This article goes into the implicit prior/posterior updating during LLM inference; you can even go a step further and directly implement hierarchical relationships between layers with H-Nets. However, even under an explicit Bayesian framework, there’s a stark difference in robustness between these H-Nets and the equivalent Bayesian model with the only variable being the parameter estimation process. [1]
These papers look promising, but a few initial strikes - first, the research itself was clearly done with agentic support; I'd guess from the blog post and the papers that actually the research was done by agents with human support. Lots of persistent give aways like overcommitting to weird titles like "Wind Tunnel" and all of the obvious turns of phrase in the medium post unfortunately carry on into the papers themselves. This doesn't mean they're wrong but I do think it means what they have is less info dense and less obviously correct, given today's state of the art with agentic research.

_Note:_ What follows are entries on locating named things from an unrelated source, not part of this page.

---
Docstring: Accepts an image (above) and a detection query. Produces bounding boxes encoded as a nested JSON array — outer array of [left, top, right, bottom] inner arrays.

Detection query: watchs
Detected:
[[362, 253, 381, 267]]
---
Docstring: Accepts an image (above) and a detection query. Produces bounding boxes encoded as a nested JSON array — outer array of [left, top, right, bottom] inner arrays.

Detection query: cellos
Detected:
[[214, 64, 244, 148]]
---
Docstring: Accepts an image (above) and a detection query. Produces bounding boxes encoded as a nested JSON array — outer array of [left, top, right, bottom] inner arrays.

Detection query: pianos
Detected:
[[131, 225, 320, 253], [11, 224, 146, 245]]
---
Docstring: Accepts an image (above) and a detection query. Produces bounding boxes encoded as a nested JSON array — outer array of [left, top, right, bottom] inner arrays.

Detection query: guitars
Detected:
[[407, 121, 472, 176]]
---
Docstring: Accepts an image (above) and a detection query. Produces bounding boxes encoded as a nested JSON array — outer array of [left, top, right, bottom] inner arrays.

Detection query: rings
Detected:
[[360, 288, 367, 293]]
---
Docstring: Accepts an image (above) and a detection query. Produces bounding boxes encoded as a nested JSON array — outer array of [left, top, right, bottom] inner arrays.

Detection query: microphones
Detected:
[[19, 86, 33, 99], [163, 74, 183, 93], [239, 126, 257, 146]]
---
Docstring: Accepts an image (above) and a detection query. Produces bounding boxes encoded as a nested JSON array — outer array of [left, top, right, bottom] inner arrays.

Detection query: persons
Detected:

Upshot of the papers, there's one claim - each layer of a well trained transformer network allows a bayesian 'update' and selection of "truth" or preference of the model; deeper layers in the architecture = more accuracy. Thinking models = a chance to refresh the context and get back to the start of the layers to do further refinement.

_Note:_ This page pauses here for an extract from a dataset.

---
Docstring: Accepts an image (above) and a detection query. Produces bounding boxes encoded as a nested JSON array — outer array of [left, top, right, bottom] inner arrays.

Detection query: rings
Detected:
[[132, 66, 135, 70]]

There's a followup claim - that thinking about what the models are doing as solely updating weights for this bayesian process will get more efficient training.
Data in the paper - I didn't read deeply enough to decide if this whole "it's all Bayes all the way down" seems true to me. they show that if you ablate single layers then accuracy drops. But that is not news.

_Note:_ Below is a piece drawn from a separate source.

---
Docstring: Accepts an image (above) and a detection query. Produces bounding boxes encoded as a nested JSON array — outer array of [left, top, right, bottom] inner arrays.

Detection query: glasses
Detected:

They do show significantly faster (per round) loss reduction using EM training vs SGD, but they acknowledge this converges to the same loss eventually (although their graphs do not show this convergence, btw), and crucially they do absolutely no reporting on compute required, or comparison with more modern methods.
Upshot - I think I'd skip this and kind of regret the time I spent reading the papers. Might be true, but a) so what, and b) we don't have anything falsifiable or genuinely useful out of the theory. Maybe if we could splice together different models in a new and cool way past merging layers, then I'd say we have something interesting out of this.
Here, the authors have taken set up two synthetic experiments where transformers have to learn the probability of observing events from a sampled from a "ground truth" Bayesian model. If the probability assigned by the transformers to the event space matches the Bayesian posterior predictive distribution, then the authors infer that the model is performing Bayesian inference for these tasks. Furthermore, they use this to argue that transformers are performing Bayesian inference in general (belief-propagation throughout layers).
The transformers are trained on thousands of different "ground truth" Bayesian models, each randomly initialized which means that there's no underlying signal to be learned besides the belief propagation mechanism itself. This makes me wonder if any sufficiently powerful maximum likelihood-based model would meet this criteria of "doing Bayesian inference" in this scenario.
The transformers in this paper do not intrinsically know to perform inference due to the fact that they're transformers. They perform inference because the optimal solution to the problems in the experiments is specifically to do inference, and transformers are powerful enough to model belief propagation. I find it hard to extrapolate that this is what is happening for LLMs, for example.
But a lot of people are of the opinion that for many papers it helps to have a secondary publication where the author puts the work in the appropriate context. I’m trying to build a shared mental model with the author, to help me better understand the underlying work; that is harder to do when there’s no mind behind the words.
> that is harder to do when there’s no mind behind the words.
Presumably the author read the text before publish and agreed with the summary. What's the problem exactly?
On the other hand, if one uses AI but keeps content density constant (e.g. grammar fixes for non-native speakers) or even negative (compress this repetitive paragraph), I think it can be a useful net productivity boost.
Current AI can't really add information, but a lot of editing is subtracting, and as long as you check the output for hallucinations (and prompt-engineer a lot since models like to add) imo LLMs can be a subtraction-force-multiplier.
Ironically: anti-slop; or perhaps, fighting slop with slop.
The essay kind of works for me as an impressionistic context for the three papers, but without those three papers I think it's almost more confusing than it helps.
Eg
> This suggests that the EM structure isn’t just an analogy — it’s the natural grain of the optimization landscape
I don't care if someone uses llm. But it shows a lack of care to do it in this blatant way without noting it. Eg at work I'll often link prompt-response in docs as an appendix, but I will call out the provenance
If you find those sentences to be helpful, great! I find it decreases the signal in the article and makes me skim it. If you're wondering why people complain, it's because sharing a post intended to be skimmed without saying, hey you should skim this, is a little disrespectful of someone's time
As someone in the field, this means nothing, and I'm very suspicious of the article as a whole because it has so many sentences like this.